Phoebe stared at him for a full minute, then reached out her hand and touched his. “Don’t you hear what you’re saying, Rafe? Your daughter runs away to be with you regardless of the danger. She needs her father. She lost her mother tragically and now needs her father desperately. How can you be so selfish?”
“Mel will be a very well-off young lady.” He didn’t look at Phoebe.
She glared at him. “She wants her father.”
“She has—” He sighed. “I have to do this. I want to die with peace.” He straightened. “I will die with peace.”
“Will you?” She met and held his gaze. “You only think you will. But believe me, you won’t. I felt neither peace nor relief after my husband died.”
One corner of Rafe’s mouth tilted up. “No one thinks you grieved him either.”
“No.” Phoebe hid her face behind her coffee cup. The strong black brew rolled over her tongue, cream softening its bitterness. She inhaled the invigorating fragrance and sent up a prayer for strength from a power much greater than a robust brew.
Surely God would help her bring Rafe back to Him. Surely God would honor her sacrifice for the man there in the shop with the lovely fabrics and scented oils.
“I grieved the waste of a young life,” she said.
“Aye, I have done that myself—my own. But Watt convinced me to come to sea with him, and Jordy came along because he has al’ays followed me, and eventually I worked out that destroying Brock was what I wanted to do. When he sleeps in eternity, I can sleep.”
“In eternity, Rafe?” She moved her hand a fraction of an inch closer to his, wanting, needing to touch him again, feel his vitality and warmth, his life. “What sort of eternity?”
“Not now, Phoebe.” His tone held an edge.
She opened her mouth to continue anyway, then closed it again, shook her head, and gave in. “What were we talking about before you began to concern yourself with my reputation—finally? Ah, yes, Melvina’s education. She’s remarkably well read for a child her age. Did you teach her?”
“Her maternal grandfather was a scholar.” He lifted his cup but didn’t drink. “She lived with my mither-in-law until she died. She was eight. Mel, that is. I placed her in the first school that year. But she ran off back to Edinburgh, and I was visiting. She did not like the separation after that.”
“So you’ve been teaching her?”
“Aye, and Jordy. He’s better at the mathematics than I am.”
“And you read Aristotle and Hobbs and Locke where?”
“’Tis not all war and mayhem aboard the
Davina
, you ken. Most of the time we have naught to do but watch the sea and weather.”
Phoebe shuddered. “Don’t talk about the sea or I may break my word about not trying to escape again.”
“Aye, there is that wee trouble of yours. We’ll get a potion here in the market. ’Tis one reason why I set into port here—to give you a respite and buy more of the ginger.” He sipped from his cup then, his head turned toward the window and their reflection in the glass.

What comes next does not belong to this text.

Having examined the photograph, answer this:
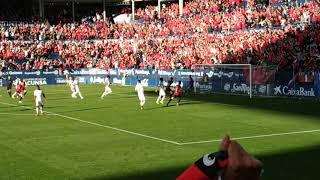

It appeared perfectly innocent, the image of a man and woman on either side of a rough wooden table. Not so much as the toes of their boots touched. But the hour was later than they should have been together. Or perhaps earlier. The guttering candle had dimmed, their reflection faded. And the musician packed up and vanished along the wharf, his guitar tucked under his arm. It was a nearly empty wharf now, empty and devoid of light, as individuals, groups, and pairs slipped off to inns and homes and vessels.
Indeed, no time for a lady to be alone with a man to whom she was not married, let alone barely acquainted with. Yet she spoke the truth when saying his soul meant more than her reputation. If through her actions she could show him God’s love and forgiveness, His mercy and grace, perhaps she could dissuade him from his course toward destruction—his own destruction. She could start by being honest.
“Rafe, it’s not the sea that makes me so ill, it’s the confinement because—”
“Not now.” He shot to his feet and sped toward the door.
Phoebe jumped up and followed. “Where are you going?”